▶ ZU LESENDER TEXT:

Weshalb sind unsere Nachbarn
(manchmal) etwas anders?
 
Eine Nachlese von Maria Tannhäuser

Auf Initiative des RSN-HV-Netzwerk-Moderators Leo Gerigk und des Historischen Vereins Wegberg hielt Dr. Ragdy van der Hoek aus Venlo in der Wegberger Mühle am 9.2.2023 einen Vortrag über unsere Beziehung zu den niederländischen Nachbarn.

Die Schwerpunkte seines Vortrages ergaben sich durch folgende Fragen:
  • Wie sind die Grenzen entstanden?
  • Was sind die Unterschiede?

Horistoriker Ragdy van der Hoek aus Venlo bei der Präsentation seines Biches "Over de Grens / Über die Grenze"
Cover des Buches "Over de grens / Über die Grenze"

Die Grenzen
Grenzen sind Trennlinien. Sie suggerieren: Hier fängt etwas anderes an.

▶ ANFORDERUNG A:
Beantworte die folgenden Fragen zum Text über die niederländischen Nachbarn:
(i) In welchem Gebäude fand der Vortrag statt?
(ii) Aus welcher Stadt kommt Dr. Ragdy van der Hoek?
(iii) Als was werden Grenzen im Text bezeichnet?

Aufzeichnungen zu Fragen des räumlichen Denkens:

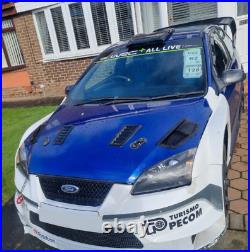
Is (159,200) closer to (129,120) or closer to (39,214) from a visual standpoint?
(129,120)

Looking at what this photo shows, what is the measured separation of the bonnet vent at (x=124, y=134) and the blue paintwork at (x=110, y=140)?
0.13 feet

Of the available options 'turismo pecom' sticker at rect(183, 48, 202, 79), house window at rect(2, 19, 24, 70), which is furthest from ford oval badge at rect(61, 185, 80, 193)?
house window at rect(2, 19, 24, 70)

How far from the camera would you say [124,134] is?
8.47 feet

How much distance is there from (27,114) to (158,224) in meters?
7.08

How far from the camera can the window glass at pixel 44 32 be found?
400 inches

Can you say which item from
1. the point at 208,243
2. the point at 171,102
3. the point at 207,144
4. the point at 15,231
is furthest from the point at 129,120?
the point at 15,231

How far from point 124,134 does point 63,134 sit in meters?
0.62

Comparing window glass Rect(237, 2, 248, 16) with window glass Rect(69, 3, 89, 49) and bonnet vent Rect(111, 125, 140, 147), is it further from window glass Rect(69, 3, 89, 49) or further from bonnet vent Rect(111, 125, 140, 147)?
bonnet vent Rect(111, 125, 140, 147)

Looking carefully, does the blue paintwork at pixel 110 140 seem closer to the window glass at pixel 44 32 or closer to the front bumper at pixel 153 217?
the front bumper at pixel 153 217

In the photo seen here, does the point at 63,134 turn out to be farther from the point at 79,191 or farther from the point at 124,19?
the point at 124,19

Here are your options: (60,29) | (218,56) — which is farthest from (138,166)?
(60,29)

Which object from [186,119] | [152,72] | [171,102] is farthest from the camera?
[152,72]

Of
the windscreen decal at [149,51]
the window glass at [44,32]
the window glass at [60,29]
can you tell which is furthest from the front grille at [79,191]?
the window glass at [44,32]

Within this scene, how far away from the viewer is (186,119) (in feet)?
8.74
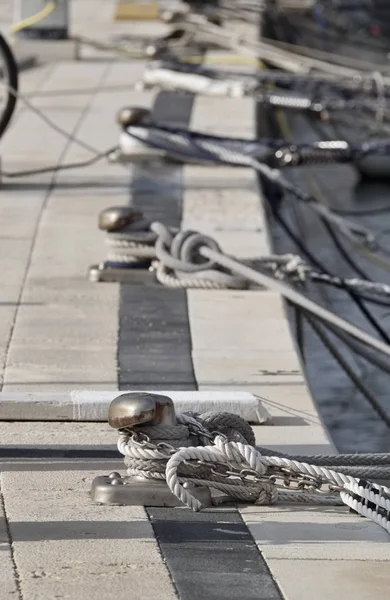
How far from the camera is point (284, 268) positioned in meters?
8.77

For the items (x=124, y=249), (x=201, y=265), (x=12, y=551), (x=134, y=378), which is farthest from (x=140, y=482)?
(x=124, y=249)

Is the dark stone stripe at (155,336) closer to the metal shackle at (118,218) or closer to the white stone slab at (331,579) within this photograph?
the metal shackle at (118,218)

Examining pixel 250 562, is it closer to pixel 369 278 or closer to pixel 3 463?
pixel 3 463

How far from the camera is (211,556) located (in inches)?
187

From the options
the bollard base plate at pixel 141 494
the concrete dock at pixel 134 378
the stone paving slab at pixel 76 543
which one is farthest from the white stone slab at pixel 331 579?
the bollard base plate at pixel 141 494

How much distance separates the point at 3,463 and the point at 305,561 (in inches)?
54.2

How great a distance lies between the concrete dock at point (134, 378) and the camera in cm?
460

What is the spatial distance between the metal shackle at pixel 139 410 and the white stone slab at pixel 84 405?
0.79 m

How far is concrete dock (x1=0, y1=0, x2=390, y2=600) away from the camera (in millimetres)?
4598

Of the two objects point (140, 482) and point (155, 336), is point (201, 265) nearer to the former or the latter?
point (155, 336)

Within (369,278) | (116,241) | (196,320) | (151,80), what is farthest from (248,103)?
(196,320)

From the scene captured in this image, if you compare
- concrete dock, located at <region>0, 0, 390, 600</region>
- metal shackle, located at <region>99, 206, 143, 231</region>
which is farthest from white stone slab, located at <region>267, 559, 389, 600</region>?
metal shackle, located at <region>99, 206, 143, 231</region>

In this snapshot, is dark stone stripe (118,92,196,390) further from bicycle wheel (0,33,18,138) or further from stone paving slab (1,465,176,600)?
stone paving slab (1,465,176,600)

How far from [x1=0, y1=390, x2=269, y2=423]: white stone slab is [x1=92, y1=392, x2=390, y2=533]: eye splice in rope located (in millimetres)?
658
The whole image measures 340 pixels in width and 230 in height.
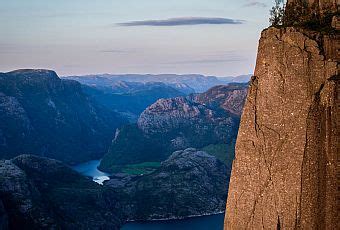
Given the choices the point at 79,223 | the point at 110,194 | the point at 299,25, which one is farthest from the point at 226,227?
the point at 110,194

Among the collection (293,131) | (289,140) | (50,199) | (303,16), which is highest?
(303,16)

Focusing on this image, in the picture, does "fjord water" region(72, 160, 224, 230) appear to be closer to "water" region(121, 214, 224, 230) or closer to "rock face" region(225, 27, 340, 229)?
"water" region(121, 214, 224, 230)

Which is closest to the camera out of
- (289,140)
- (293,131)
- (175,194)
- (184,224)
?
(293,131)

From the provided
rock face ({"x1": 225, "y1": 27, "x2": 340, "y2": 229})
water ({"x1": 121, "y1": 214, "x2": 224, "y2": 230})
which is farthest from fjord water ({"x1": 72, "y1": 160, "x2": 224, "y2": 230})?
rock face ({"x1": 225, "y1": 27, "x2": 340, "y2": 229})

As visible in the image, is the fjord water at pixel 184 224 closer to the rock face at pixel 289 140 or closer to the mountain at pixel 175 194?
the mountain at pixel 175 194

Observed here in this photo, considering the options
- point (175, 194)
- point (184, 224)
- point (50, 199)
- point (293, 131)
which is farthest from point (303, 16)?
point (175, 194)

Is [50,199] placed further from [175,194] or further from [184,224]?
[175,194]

▶ ANFORDERUNG B: Wandle den Abschnitt der Auflistung ab der Zeile mit „The whole image“ bis zum Ende der Auflistung in eine nummerierte Liste um. Beide Enden gehören dazu, Leerzeilen und Bilder bleiben weg.

▶ VOLLSTÄNDIGE AUSGABE A:
(i) In der Wegberger Mühle.
(ii) Aus Venlo.
(iii) Als Trennlinien.

▶ VOLLSTÄNDIGE AUSGABE B:
1. The whole image measures 340 pixels in width and 230 in height.
2. Given the choices the point at 79,223 | the point at 110,194 | the point at 299,25, which one is farthest from the point at 226,227?
3. the point at 110,194
4. Among the collection (293,131) | (289,140) | (50,199) | (303,16), which is highest?
5. (303,16)
6. Focusing on this image, in the picture, does "fjord water" region(72, 160, 224, 230) appear to be closer to "water" region(121, 214, 224, 230) or closer to "rock face" region(225, 27, 340, 229)?
7. "water" region(121, 214, 224, 230)
8. Which is closest to the camera out of
9. - (289,140)
10. - (293,131)
11. - (175,194)
12. - (184,224)
13. ?
14. (293,131)
15. From the provided
16. rock face ({"x1": 225, "y1": 27, "x2": 340, "y2": 229})
17. water ({"x1": 121, "y1": 214, "x2": 224, "y2": 230})
18. which is farthest from fjord water ({"x1": 72, "y1": 160, "x2": 224, "y2": 230})?
19. rock face ({"x1": 225, "y1": 27, "x2": 340, "y2": 229})
20. As visible in the image, is the fjord water at pixel 184 224 closer to the rock face at pixel 289 140 or closer to the mountain at pixel 175 194?
21. the mountain at pixel 175 194
22. Observed here in this photo, considering the options
23. - point (175, 194)
24. - point (184, 224)
25. - point (50, 199)
26. - point (293, 131)
27. which is farthest from point (303, 16)?
28. point (175, 194)
29. Is [50,199] placed further from [175,194] or further from [184,224]?
30. [175,194]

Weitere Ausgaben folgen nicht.